Maybe that experience set me on a course for my life. The more I get to know the desert intimately and the more I look death in the eye without any of its heavy perfumed niceties, the more alive I feel.
There is life in the desert and death completes the cycle of life.
It is beautiful and painful, joyous and heartbreaking.
I feel emotions more prominently in the desert. Everything is sharper here. Here is where I left the foggy haze of religion and found the stark reality of God. The shadows are darker here because the light is stronger. I don’t want to drip and drizzle my way through life. I want to be at peace in the heat or I want to rage within the storm.
This pattern shows up in many ways in my life, this ebb and flow, this parable hare. In my love of rock climbing and hatred of hiking.

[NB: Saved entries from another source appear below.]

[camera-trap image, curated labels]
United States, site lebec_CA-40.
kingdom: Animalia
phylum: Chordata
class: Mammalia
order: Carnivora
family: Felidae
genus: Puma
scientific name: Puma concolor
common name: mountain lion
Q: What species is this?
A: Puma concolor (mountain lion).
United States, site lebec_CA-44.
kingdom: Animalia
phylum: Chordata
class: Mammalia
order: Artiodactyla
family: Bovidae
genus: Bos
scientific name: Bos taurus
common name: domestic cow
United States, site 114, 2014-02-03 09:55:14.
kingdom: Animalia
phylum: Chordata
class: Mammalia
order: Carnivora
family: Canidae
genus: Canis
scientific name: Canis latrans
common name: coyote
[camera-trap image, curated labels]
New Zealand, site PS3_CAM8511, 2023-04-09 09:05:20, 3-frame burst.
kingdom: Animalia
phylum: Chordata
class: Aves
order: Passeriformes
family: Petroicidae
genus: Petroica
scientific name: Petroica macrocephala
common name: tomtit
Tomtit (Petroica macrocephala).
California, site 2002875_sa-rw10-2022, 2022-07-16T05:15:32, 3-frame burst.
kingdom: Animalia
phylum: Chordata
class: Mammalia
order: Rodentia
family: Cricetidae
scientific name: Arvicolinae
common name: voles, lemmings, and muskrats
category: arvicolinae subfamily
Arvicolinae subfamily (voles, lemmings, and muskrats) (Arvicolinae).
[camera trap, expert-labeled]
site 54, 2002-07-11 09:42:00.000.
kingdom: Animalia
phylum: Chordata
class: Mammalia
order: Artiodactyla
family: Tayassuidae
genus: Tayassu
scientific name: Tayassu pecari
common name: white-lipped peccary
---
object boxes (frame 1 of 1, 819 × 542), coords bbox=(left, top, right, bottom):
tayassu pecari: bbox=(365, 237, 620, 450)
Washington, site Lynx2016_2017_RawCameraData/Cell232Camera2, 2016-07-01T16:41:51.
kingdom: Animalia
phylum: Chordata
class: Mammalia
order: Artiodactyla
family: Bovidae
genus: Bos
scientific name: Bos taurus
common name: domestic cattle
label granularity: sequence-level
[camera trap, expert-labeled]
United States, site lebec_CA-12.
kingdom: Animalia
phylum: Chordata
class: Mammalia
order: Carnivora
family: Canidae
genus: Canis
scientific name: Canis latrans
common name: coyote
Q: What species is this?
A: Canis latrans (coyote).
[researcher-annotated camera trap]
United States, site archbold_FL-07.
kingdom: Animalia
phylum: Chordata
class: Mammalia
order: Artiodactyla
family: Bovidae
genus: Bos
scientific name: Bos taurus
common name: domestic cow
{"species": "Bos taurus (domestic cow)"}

Why endure a sickening steady plod up a mountain when you could instead rip your way up a boulder and then kick back on a crash pad and watch your friend do it next?
Of course, I am learning to implement small consistent changes and routine in my life. Not everything is dramatic. If my life was a movie, the day-to-day stuff would either look really peaceful or really fucking boring. And I like it that way.
But in matters of the heart, things that bring out the strongest emotions in me like writing and rock climbing and nature and romance—I am not steady at all. I welcome the heat and the flood, the cracks and the blood, the ebb and the flow, the stop and the go.
Secretly I think I’m a phoenix, and that burning is good for me. Burn me to a crisp. Douse the heat with a storm. Emerge from the puddle, dripping black ash and red blood, a wobbling fledgling. Dry off in the heat. And take to the sky once more, stronger and sharper and freer.
I promise to love the desert with all my heart, until death do we part.